THE word of the day for Peter Grant is intensity.

Peter Grant is quietly confident about Celtic's Champions League chances
Peter Grant is quietly confident about Celtic's Champions League chances

It is a term, in truth, that has marked his career both as a player and as a coach. In his first match with Norwich City, after joining them from Celtic in 1997, Grant admits he almost became involved in a bit of "fisticuffs" in the dressing-room.

His problem was that his team-mates were celebrating a 1-1 draw away to Stoke City. "The other players were singing, dancing and laughing about it. I couldn't believe it. Drawing any game wasn't acceptable to me but the manager took me aside and said that down there any point away from home is a fantastic result," Grant said.

The midfielder, in contrast, was accustomed to the "intensity "of playing for Celtic, where victory was demanded every week. He said this quality can forge players but it can also mark managers.

There have been glances from English clubs in the direction of Neil Lennon after Celtic's success in qualifying for the last 16 of the Champions League but Grant, who has managed at Norwich and coached at West Ham United and West Bromwich Albion, pointed out there may be a dilemma for the Northern Irishman.

"The intensity of managing Celtic or Rangers is different from anywhere else. I have been down south for 15 years and know that the mentality is completely different," said Grant, now 47. "At the moment, is Neil going to get a Man Utd or a Man City? I don't think so. So is he going to go a smaller club and make his name from there? I'm not so sure. Maybe the pressure and intensity of managing Celtic is what keeps him going."

Grant, who played more 300 games in a career at Celtic that stretched from 1982 to 1997, added: "Could Neil work without that intensity? I don't know, that's the question.

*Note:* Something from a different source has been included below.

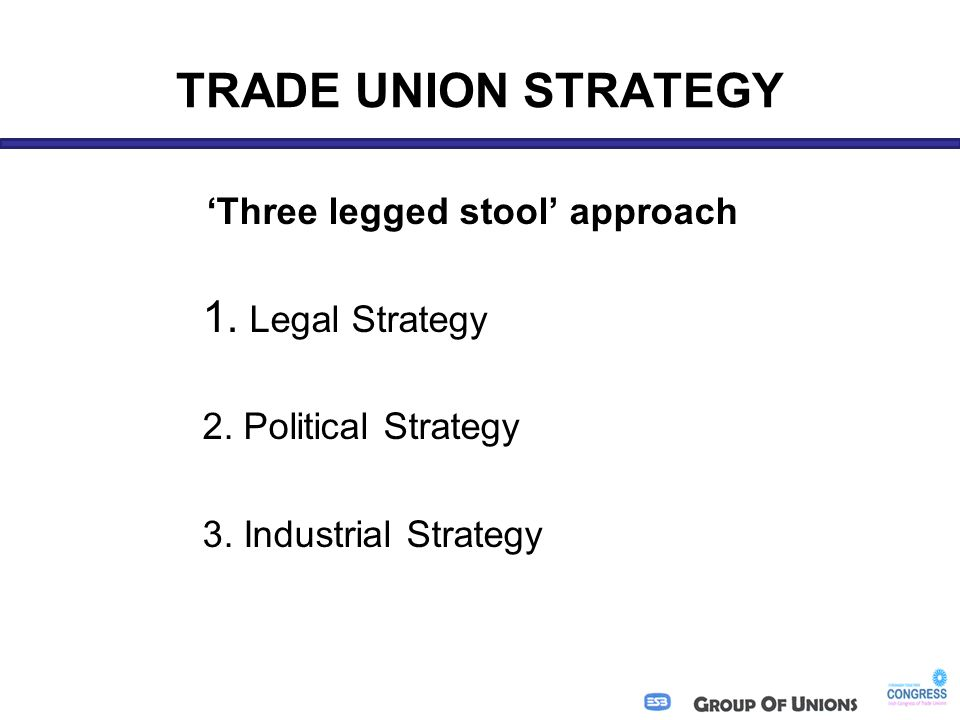 TRADE UNION STRATEGY 'Three legged stool' approach 1.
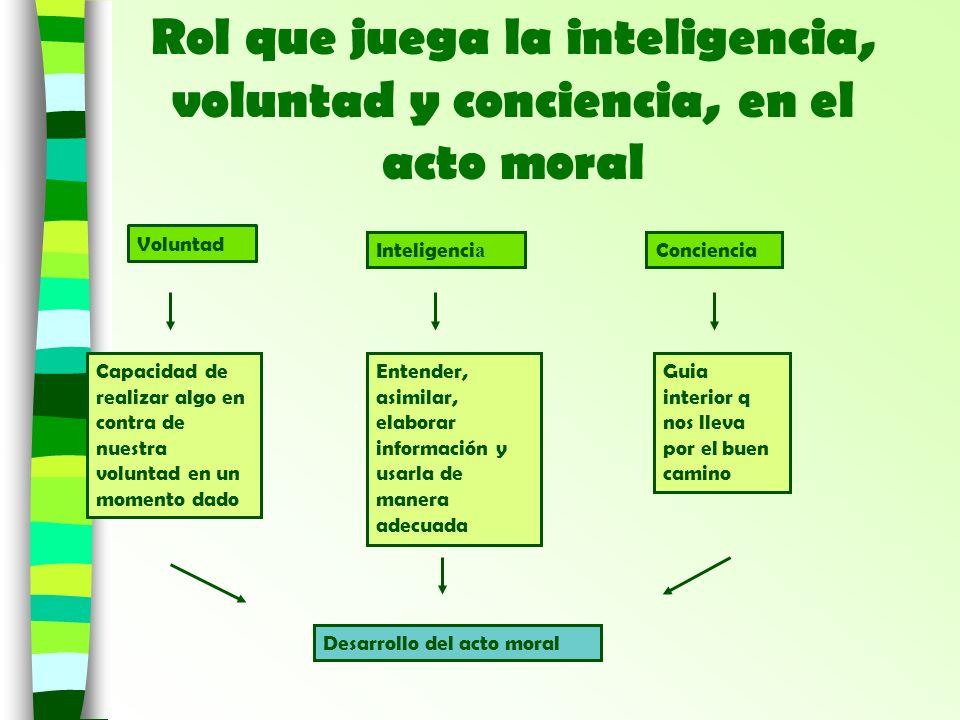 Rol que juega la inteligencia, voluntad y conciencia, en el acto moral Voluntad Inteligenci a Conciencia Capacidad de realizar algo en contra de nuest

If he went down to England and it didn't work would people say he was a failure? It would be frustrating for a manager who has worked with the Old Firm to then go to a club where players don't have the same drive every day.

"From a player's point of view it was draining so it must be multiplied tenfold when you are the manager. There is a huge expectation and this season Neil has a different kind of pressure because there's no Rangers. People are saying they expect Celtic to win the league by 30 points and that itself brings a new kind of intensity.

"As a Celtic or Rangers manager you don't get a moment away from it. Maybe that's the thing that does make him move out the door, who knows? But if an offer was to come in it would be a huge decision for him because there's not many bigger clubs than Celtic"

Grant, though, insists the demands on the current Celtic players will have made them attractive to clubs in the Barclays Premier League. There has been speculation linking Victor Wanyama, Gary Hooper, Fraser Forster and others to top-flight English clubs and Grant revealed he had scouted the striker for West Brom and was surprised at the progress he has made at Celtic.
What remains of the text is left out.